**Activity**
Send back every record word for word, with nothing missing.
[[ Records for this task open ]]
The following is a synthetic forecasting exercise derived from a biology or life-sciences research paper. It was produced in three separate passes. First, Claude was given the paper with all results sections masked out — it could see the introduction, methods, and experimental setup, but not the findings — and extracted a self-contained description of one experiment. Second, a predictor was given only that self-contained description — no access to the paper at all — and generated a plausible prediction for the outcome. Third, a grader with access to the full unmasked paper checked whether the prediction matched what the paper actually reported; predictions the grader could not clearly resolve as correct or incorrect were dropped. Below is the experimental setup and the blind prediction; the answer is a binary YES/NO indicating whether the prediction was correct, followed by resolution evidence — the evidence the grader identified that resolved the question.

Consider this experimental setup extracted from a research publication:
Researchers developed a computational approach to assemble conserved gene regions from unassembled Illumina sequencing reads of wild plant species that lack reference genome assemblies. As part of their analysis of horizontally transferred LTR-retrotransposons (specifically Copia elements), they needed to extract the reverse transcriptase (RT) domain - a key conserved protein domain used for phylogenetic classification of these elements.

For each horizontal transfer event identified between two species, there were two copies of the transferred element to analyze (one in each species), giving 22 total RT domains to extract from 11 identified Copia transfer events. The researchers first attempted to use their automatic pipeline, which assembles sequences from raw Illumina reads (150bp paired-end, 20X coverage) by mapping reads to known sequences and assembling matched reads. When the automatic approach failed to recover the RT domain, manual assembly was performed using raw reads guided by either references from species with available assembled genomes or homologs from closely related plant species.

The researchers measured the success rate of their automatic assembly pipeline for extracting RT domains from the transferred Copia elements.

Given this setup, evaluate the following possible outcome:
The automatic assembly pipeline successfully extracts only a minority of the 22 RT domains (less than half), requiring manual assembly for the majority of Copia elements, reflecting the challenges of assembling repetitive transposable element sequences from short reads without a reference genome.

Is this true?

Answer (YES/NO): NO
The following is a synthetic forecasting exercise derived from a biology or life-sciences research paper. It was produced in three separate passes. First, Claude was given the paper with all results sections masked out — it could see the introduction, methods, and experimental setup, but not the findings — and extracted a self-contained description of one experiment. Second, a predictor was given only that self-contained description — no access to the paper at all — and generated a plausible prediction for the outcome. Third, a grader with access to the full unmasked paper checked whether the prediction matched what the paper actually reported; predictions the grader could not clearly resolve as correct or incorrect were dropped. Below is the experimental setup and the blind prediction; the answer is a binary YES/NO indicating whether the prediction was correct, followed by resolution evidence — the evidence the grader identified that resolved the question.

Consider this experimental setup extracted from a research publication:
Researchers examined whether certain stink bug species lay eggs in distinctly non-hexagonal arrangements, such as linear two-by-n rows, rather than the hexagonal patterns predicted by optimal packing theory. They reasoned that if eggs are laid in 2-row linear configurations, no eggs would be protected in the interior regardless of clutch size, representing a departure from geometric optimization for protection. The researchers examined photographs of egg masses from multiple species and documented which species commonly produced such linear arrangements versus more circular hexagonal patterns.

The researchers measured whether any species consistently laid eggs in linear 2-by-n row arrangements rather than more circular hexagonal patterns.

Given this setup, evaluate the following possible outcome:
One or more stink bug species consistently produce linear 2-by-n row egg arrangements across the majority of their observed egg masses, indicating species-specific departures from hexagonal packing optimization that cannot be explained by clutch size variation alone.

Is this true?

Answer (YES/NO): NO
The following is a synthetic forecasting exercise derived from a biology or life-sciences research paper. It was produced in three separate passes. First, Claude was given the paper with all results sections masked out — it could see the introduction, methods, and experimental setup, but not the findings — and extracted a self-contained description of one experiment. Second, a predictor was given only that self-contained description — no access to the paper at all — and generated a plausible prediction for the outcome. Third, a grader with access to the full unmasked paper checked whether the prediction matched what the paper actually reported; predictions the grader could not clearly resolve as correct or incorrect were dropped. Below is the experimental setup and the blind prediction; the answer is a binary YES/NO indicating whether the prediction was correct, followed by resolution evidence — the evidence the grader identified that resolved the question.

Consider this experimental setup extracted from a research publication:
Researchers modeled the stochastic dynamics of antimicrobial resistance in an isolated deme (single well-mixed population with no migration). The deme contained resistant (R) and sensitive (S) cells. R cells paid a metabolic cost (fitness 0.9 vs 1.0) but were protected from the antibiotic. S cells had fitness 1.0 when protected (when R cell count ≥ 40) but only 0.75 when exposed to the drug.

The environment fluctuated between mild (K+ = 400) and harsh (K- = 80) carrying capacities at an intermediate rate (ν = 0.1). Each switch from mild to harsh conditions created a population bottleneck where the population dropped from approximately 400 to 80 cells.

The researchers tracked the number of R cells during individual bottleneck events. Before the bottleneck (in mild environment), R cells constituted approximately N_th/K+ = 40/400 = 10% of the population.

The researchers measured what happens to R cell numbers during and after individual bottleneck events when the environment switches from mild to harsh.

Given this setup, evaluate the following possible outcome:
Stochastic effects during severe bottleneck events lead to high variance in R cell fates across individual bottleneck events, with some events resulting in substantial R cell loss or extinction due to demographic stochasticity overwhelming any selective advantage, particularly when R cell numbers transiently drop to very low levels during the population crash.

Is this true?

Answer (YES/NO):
[[ Records for this task closed ]]
**Written answer**
The following is a synthetic forecasting exercise derived from a biology or life-sciences research paper. It was produced in three separate passes. First, Claude was given the paper with all results sections masked out — it could see the introduction, methods, and experimental setup, but not the findings — and extracted a self-contained description of one experiment. Second, a predictor was given only that self-contained description — no access to the paper at all — and generated a plausible prediction for the outcome. Third, a grader with access to the full unmasked paper checked whether the prediction matched what the paper actually reported; predictions the grader could not clearly resolve as correct or incorrect were dropped. Below is the experimental setup and the blind prediction; the answer is a binary YES/NO indicating whether the prediction was correct, followed by resolution evidence — the evidence the grader identified that resolved the question.

Consider this experimental setup extracted from a research publication:
Researchers developed a computational approach to assemble conserved gene regions from unassembled Illumina sequencing reads of wild plant species that lack reference genome assemblies. As part of their analysis of horizontally transferred LTR-retrotransposons (specifically Copia elements), they needed to extract the reverse transcriptase (RT) domain - a key conserved protein domain used for phylogenetic classification of these elements.

For each horizontal transfer event identified between two species, there were two copies of the transferred element to analyze (one in each species), giving 22 total RT domains to extract from 11 identified Copia transfer events. The researchers first attempted to use their automatic pipeline, which assembles sequences from raw Illumina reads (150bp paired-end, 20X coverage) by mapping reads to known sequences and assembling matched reads. When the automatic approach failed to recover the RT domain, manual assembly was performed using raw reads guided by either references from species with available assembled genomes or homologs from closely related plant species.

The researchers measured the success rate of their automatic assembly pipeline for extracting RT domains from the transferred Copia elements.

Given this setup, evaluate the following possible outcome:
The automatic assembly pipeline successfully extracts only a minority of the 22 RT domains (less than half), requiring manual assembly for the majority of Copia elements, reflecting the challenges of assembling repetitive transposable element sequences from short reads without a reference genome.

Is this true?

Answer (YES/NO): NO
The following is a synthetic forecasting exercise derived from a biology or life-sciences research paper. It was produced in three separate passes. First, Claude was given the paper with all results sections masked out — it could see the introduction, methods, and experimental setup, but not the findings — and extracted a self-contained description of one experiment. Second, a predictor was given only that self-contained description — no access to the paper at all — and generated a plausible prediction for the outcome. Third, a grader with access to the full unmasked paper checked whether the prediction matched what the paper actually reported; predictions the grader could not clearly resolve as correct or incorrect were dropped. Below is the experimental setup and the blind prediction; the answer is a binary YES/NO indicating whether the prediction was correct, followed by resolution evidence — the evidence the grader identified that resolved the question.

Consider this experimental setup extracted from a research publication:
Researchers examined whether certain stink bug species lay eggs in distinctly non-hexagonal arrangements, such as linear two-by-n rows, rather than the hexagonal patterns predicted by optimal packing theory. They reasoned that if eggs are laid in 2-row linear configurations, no eggs would be protected in the interior regardless of clutch size, representing a departure from geometric optimization for protection. The researchers examined photographs of egg masses from multiple species and documented which species commonly produced such linear arrangements versus more circular hexagonal patterns.

The researchers measured whether any species consistently laid eggs in linear 2-by-n row arrangements rather than more circular hexagonal patterns.

Given this setup, evaluate the following possible outcome:
One or more stink bug species consistently produce linear 2-by-n row egg arrangements across the majority of their observed egg masses, indicating species-specific departures from hexagonal packing optimization that cannot be explained by clutch size variation alone.

Is this true?

Answer (YES/NO): NO
The following is a synthetic forecasting exercise derived from a biology or life-sciences research paper. It was produced in three separate passes. First, Claude was given the paper with all results sections masked out — it could see the introduction, methods, and experimental setup, but not the findings — and extracted a self-contained description of one experiment. Second, a predictor was given only that self-contained description — no access to the paper at all — and generated a plausible prediction for the outcome. Third, a grader with access to the full unmasked paper checked whether the prediction matched what the paper actually reported; predictions the grader could not clearly resolve as correct or incorrect were dropped. Below is the experimental setup and the blind prediction; the answer is a binary YES/NO indicating whether the prediction was correct, followed by resolution evidence — the evidence the grader identified that resolved the question.

Consider this experimental setup extracted from a research publication:
Researchers modeled the stochastic dynamics of antimicrobial resistance in an isolated deme (single well-mixed population with no migration). The deme contained resistant (R) and sensitive (S) cells. R cells paid a metabolic cost (fitness 0.9 vs 1.0) but were protected from the antibiotic. S cells had fitness 1.0 when protected (when R cell count ≥ 40) but only 0.75 when exposed to the drug.

The environment fluctuated between mild (K+ = 400) and harsh (K- = 80) carrying capacities at an intermediate rate (ν = 0.1). Each switch from mild to harsh conditions created a population bottleneck where the population dropped from approximately 400 to 80 cells.

The researchers tracked the number of R cells during individual bottleneck events. Before the bottleneck (in mild environment), R cells constituted approximately N_th/K+ = 40/400 = 10% of the population.

The researchers measured what happens to R cell numbers during and after individual bottleneck events when the environment switches from mild to harsh.

Given this setup, evaluate the following possible outcome:
Stochastic effects during severe bottleneck events lead to high variance in R cell fates across individual bottleneck events, with some events resulting in substantial R cell loss or extinction due to demographic stochasticity overwhelming any selective advantage, particularly when R cell numbers transiently drop to very low levels during the population crash.

Is this true?

Answer (YES/NO):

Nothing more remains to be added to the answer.